Setiap orang memiliki asumsi pribadi dalam memandang fenomena salawat yang belakangan disebut sebagai budaya populer di kalangan santri. Ada yang berasumsi bahwa salawat merupakan tertanamnya benih-benih kecintaan kepada Baginda Rasulullah SAW. Ada pula yang berasumsi bahwa fenomena salawat ini tak lebih dari gejala dinamis anak baru gede.

Semua bebas berasumsi dengan alasannya masing-masing selama masih dalam batas normal. Artinya, tidak sampai mengendorkan semangat dan keoptimisan para pelantun salawat. Jangan sampai orang enggan bersalawat dan tidak optimis meraih keberkahan bacaan salawat hanya karena tidak tahu maknanya, tidak bisa menghayati artinya, dan berbagai alasan tidak subtansial lainnya.
 
Bagaimanapun, lantunan salawat adalah proses menjadikan manusia khususnya umat Islam untuk jatuh cinta sedalam-dalamnya kepada Nabi Muhammad SAW. Selain itu dengan lantunan salawat dapat mengobati rasa rindu umat Islam saat ingin bertemu Rasulullah.

Hal tersebut diungkapkan oleh salah satu kiai nyentrik asal Plered yang kini menjadi pengasuh Pondok Pesantren Roudlotul Fatihah, Fuad Riyadi. Nah, kali ini tim brilio.net mendapat kesempatan untuk mewawancarai beliau.

TENTANG LATIHAN –
Tuliskan ulang bagian teks tentang salawat dengan tepat, mulai dari kata-kata yang memuat "Bagaimanapun, lantunan salawat" dan berhenti setelah "ingin bertemu Rasulullah.". Catatan di bawah ini berasal dari sumber yang berbeda.

CATATAN HASIL EKSTRAKSI –

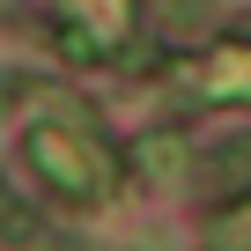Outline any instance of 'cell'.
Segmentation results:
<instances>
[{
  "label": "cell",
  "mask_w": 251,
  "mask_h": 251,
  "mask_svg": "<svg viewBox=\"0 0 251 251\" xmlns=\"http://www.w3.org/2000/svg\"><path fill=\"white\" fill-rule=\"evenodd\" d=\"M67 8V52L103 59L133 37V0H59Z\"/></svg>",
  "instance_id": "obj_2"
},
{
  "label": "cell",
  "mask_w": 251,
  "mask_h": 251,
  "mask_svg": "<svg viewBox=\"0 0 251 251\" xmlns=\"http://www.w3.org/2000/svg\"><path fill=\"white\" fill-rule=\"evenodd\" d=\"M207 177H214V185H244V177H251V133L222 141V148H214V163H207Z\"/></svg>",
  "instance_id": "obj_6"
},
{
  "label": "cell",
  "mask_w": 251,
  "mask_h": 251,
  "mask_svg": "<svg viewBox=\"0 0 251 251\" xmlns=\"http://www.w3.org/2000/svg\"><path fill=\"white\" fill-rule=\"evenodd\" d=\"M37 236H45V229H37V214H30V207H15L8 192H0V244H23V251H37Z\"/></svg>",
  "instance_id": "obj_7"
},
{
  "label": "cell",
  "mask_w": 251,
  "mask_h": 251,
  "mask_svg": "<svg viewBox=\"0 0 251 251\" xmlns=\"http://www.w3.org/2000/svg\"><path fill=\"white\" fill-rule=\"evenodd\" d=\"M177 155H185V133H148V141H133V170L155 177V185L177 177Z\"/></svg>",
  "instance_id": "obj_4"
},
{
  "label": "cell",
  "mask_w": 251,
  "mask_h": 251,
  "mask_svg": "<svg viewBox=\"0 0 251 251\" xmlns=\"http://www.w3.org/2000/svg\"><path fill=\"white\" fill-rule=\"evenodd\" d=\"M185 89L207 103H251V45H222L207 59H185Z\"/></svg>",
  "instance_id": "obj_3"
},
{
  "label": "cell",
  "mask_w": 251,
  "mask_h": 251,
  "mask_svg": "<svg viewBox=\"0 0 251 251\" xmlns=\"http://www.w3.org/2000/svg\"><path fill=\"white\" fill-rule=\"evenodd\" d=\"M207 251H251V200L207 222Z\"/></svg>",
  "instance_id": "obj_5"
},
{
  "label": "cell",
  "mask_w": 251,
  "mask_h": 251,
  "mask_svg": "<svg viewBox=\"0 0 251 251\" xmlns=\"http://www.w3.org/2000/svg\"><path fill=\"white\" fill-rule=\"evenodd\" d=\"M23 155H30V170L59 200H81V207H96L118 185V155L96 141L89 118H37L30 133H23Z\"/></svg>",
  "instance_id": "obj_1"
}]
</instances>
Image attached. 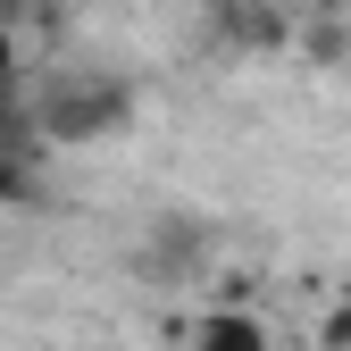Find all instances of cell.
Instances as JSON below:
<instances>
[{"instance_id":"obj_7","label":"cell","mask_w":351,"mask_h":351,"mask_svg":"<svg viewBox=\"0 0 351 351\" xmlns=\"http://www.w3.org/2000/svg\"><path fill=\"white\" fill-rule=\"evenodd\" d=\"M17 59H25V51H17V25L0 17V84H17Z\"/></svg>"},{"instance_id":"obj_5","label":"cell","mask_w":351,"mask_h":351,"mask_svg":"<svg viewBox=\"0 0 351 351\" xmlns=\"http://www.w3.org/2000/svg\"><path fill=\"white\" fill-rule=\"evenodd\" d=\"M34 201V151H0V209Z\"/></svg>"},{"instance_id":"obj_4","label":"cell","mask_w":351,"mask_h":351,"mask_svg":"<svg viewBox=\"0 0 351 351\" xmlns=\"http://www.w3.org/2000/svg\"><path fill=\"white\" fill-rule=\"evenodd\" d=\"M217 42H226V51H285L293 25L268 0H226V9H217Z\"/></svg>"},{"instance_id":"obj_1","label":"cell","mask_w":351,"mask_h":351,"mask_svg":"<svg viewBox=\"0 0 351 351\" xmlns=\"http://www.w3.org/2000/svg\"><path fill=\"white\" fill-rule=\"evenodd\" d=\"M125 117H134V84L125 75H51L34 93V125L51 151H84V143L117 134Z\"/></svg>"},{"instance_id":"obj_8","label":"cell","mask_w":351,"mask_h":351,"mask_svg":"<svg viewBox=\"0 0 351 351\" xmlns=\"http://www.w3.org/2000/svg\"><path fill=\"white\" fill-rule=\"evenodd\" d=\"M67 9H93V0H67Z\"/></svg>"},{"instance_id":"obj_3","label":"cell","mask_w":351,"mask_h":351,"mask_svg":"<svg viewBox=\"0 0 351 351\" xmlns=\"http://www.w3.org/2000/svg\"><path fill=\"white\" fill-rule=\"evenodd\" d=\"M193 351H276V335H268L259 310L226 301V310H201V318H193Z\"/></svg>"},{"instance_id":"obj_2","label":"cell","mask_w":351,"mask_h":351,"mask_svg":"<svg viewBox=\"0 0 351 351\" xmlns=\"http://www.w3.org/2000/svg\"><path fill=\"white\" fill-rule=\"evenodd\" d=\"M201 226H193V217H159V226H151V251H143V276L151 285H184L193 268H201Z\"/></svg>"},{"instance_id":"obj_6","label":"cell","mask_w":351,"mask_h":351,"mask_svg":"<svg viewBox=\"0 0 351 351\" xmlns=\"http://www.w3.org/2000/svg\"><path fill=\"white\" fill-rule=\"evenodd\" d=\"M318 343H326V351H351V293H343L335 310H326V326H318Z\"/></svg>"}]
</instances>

--

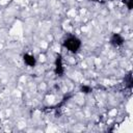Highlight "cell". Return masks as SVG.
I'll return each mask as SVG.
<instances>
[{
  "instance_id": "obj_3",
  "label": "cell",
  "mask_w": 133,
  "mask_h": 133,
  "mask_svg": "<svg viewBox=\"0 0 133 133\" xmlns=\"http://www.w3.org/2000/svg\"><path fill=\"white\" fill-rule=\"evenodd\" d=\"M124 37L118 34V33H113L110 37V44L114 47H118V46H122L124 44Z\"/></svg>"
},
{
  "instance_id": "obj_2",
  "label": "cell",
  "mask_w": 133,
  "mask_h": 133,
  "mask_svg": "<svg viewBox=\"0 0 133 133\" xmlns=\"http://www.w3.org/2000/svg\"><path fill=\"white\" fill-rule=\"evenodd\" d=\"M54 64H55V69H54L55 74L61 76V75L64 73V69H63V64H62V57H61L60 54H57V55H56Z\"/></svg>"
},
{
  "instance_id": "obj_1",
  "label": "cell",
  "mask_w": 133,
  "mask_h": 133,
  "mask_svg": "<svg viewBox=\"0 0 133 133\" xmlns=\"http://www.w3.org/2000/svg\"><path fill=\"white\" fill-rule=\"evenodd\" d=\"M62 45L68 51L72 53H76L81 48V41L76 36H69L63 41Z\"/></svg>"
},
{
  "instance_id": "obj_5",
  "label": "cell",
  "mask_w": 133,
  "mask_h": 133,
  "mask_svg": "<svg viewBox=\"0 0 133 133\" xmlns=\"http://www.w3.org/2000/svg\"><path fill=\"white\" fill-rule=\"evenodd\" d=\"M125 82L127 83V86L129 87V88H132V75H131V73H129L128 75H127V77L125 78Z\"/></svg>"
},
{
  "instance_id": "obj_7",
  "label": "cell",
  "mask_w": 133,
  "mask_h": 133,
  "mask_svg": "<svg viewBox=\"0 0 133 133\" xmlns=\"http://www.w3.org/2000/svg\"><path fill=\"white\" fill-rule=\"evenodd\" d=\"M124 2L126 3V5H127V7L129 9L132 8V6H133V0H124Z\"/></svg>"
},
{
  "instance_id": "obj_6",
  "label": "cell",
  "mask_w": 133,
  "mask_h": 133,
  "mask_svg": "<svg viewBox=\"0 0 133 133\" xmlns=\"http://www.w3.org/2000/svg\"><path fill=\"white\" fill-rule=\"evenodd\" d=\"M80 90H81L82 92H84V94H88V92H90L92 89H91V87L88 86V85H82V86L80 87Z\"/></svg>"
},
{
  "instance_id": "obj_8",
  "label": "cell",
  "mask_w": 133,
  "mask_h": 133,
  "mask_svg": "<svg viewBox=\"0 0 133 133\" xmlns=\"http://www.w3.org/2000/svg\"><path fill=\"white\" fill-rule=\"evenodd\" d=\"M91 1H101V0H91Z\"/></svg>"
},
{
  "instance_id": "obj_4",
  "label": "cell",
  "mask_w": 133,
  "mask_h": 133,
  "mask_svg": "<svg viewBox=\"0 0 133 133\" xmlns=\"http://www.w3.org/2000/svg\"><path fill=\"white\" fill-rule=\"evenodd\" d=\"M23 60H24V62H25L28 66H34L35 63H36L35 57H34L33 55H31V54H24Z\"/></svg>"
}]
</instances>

JAWABAN LATIHAN –
Bagaimanapun, lantunan salawat adalah proses menjadikan manusia khususnya umat Islam untuk jatuh cinta sedalam-dalamnya kepada Nabi Muhammad SAW. Selain itu dengan lantunan salawat dapat mengobati rasa rindu umat Islam saat ingin bertemu Rasulullah.